Il m'a fait de la peine, l'Nicolas. La Comète va perdre ses gérants, honnêtes gens avec lesquels il avait tissé des liens d'amitié. Le bistrot va rester, mais il va perdre une partie de son âme. Pour Nicolas, la faute au libéralisme : des propriétaires qui attendent toujours plus de rentabilité. La réalité est plus diverse. Il se trouve que le sénateur centriste Nicolas About, et Michel Mercier, en charge de l'aménagement des espaces ruraux ont organisé un colloque sur la disparition des bars et cafés. J'en ai trouvé un compte-rendu sur la Toile. En fait, Nicolas n'a pas tout à fait tort, mais, c'est, plutôt, qu'il est mal tombé. L'institut Mimèsis a réalisé une étude en 2009 sur la convivialité des bars et mis en évidence quatre profils de propriétaires bien distincts. J'ai mis en gras le profil sur lequel Nicolas est tombé...

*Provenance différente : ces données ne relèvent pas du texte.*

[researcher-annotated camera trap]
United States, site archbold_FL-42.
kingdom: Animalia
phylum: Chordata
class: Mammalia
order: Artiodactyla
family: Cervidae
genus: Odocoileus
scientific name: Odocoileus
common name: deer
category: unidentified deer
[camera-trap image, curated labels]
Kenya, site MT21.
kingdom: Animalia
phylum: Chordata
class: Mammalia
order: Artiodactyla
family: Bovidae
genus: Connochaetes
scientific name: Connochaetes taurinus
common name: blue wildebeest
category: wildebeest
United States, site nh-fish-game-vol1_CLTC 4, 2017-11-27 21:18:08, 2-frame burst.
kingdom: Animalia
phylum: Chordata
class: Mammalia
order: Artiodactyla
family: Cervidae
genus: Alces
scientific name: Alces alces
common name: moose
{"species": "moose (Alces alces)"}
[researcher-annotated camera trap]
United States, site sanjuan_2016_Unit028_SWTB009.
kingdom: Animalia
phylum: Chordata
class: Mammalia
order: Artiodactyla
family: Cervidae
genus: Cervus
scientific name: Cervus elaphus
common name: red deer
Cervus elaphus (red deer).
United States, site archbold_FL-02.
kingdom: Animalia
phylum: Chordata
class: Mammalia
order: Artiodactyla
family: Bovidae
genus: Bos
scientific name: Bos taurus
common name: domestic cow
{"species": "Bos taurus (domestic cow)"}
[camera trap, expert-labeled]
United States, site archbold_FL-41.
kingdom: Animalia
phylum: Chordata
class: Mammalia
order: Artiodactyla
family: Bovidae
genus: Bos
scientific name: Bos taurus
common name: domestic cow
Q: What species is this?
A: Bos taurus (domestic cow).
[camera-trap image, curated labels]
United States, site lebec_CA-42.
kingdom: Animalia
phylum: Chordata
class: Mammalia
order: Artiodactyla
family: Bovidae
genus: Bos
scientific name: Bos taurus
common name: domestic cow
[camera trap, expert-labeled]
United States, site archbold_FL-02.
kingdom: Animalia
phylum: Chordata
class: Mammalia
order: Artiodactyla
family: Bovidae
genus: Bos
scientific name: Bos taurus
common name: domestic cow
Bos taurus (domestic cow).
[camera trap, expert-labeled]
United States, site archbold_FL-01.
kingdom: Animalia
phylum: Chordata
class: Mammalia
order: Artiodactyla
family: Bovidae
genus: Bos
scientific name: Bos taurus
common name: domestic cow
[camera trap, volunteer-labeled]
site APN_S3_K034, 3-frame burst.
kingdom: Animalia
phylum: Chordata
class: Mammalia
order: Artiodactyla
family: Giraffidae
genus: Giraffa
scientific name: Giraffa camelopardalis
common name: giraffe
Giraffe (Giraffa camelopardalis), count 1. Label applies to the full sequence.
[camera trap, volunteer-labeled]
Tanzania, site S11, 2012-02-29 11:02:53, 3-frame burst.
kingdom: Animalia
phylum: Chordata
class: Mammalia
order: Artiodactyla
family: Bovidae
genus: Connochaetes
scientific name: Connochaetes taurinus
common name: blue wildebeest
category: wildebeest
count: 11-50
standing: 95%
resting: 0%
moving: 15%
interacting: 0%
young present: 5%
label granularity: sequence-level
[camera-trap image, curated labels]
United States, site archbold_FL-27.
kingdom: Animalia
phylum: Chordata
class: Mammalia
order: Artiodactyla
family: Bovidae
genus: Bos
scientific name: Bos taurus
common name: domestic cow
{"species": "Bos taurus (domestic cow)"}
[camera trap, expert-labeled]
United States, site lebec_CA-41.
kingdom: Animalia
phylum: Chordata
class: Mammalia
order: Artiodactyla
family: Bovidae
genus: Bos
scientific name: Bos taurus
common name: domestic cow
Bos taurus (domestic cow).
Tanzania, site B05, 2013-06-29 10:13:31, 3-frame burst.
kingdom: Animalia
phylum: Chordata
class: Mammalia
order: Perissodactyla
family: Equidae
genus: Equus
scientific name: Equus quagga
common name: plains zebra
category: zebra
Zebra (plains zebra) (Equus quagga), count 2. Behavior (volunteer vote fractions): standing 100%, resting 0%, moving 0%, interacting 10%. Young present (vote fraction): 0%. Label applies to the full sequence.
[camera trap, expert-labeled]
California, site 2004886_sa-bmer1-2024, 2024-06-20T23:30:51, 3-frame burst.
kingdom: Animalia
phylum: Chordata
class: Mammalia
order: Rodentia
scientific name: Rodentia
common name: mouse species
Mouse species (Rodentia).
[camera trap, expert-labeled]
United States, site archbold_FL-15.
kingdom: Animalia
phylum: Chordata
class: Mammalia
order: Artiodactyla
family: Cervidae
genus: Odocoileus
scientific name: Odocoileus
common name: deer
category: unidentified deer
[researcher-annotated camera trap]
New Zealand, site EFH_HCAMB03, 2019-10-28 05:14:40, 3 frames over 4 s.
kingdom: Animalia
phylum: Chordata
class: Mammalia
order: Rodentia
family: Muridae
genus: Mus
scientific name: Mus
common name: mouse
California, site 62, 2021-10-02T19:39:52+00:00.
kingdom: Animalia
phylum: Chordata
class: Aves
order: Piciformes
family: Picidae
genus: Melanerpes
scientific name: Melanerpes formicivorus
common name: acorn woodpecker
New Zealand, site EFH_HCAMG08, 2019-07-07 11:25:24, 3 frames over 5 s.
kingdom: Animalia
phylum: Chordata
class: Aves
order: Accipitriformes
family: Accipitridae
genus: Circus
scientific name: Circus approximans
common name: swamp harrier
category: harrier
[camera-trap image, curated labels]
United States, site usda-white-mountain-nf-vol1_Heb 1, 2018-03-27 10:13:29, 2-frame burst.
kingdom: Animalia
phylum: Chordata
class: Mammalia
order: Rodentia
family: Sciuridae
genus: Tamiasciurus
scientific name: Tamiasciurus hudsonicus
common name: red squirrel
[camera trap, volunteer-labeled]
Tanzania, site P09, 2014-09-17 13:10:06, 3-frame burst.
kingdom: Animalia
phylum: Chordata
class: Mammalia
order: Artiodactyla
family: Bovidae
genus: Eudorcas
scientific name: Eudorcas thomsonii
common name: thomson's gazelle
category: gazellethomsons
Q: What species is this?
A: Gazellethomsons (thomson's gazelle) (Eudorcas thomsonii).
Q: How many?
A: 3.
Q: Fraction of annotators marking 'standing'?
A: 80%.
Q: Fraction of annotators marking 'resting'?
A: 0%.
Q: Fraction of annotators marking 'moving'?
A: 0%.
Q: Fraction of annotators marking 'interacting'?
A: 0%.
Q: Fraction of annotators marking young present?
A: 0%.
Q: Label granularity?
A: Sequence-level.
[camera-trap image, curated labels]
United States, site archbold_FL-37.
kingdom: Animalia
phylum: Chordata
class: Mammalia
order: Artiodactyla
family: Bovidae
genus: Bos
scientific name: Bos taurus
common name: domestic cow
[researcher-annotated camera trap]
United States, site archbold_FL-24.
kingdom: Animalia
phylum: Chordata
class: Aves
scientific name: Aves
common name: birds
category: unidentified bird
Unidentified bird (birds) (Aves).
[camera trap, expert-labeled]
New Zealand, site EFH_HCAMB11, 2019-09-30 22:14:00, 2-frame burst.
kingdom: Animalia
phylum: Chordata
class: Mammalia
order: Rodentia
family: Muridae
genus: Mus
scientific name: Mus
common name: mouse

  • Les nouveaux entrants (entreprise familiale) : en début de carrière, ces jeunes de moins de 30 ans sont désireux de s’intégrer socialement, que ce soit des immigrés ou des jeunes en échec scolaire. Ils visent la satisfaction et la fidélisation du client. Ce sont les seuls qui ont conscience de la nécessité de se former. Maîtres mots : générosité, confiance, ouverture.
  • Les investisseurs (associés ou seuls) : dans une dynamique de réussite sociale, ils en sont à leur deuxième ou troisième affaire. La dimension commerciale et financière est primordiale. Il s’agit de rentabiliser au mieux et au plus vite leur investissement, en choisissant les produits les plus rémunérateurs et capteurs de clients. Maîtres mots : productivisme, pragmatisme, convivialité a minima dans un but commercial.
  • Les insatisfaits (seuls ou couples en difficulté) : en situation d’échec, ils vivent un décalage entre leur fantasme de réussite et leur réalité. La convivialité est une attitude calculée.
  • Les “deuxième vie” (couples en harmonie) : C’est une reconversion mûrie, préparée, et réussie en couple. Le café correspond à l’aboutissement de leur carrière. Maîtres mots : valeurs d’écoute, de partage, de générosité.

 

Le compte-rendu note, parmi les maux dont souffrent les bistrots en effet la Grande Distribution qui se réinvestit sur le commerce de proximité que ce soit en centre-ville ou dans les quartiers. Mais elle n'est pas seule : buvettes non professionnelles, associations sportives, mairies, clubs mènent la vie dure à nos estaminets. Plus insidieux, l'image associée aux bistrots (le café du commerce), les nuisances qu'on leur prête, la répression de l'alcool et du tabac et des normes de sécurité et d'aménagement toujours plus exigeantes contribuent à l'effacement progressif de ces établissements de notre paysage. Quelques chiffres sont évocateurs : 200 000 bistrots et cafés en 1960, 37 000 aujourd'hui. On mesure mieux l'état de la convivialité et la déliquescence du lien social avec un phénomène d'une telle ampleur.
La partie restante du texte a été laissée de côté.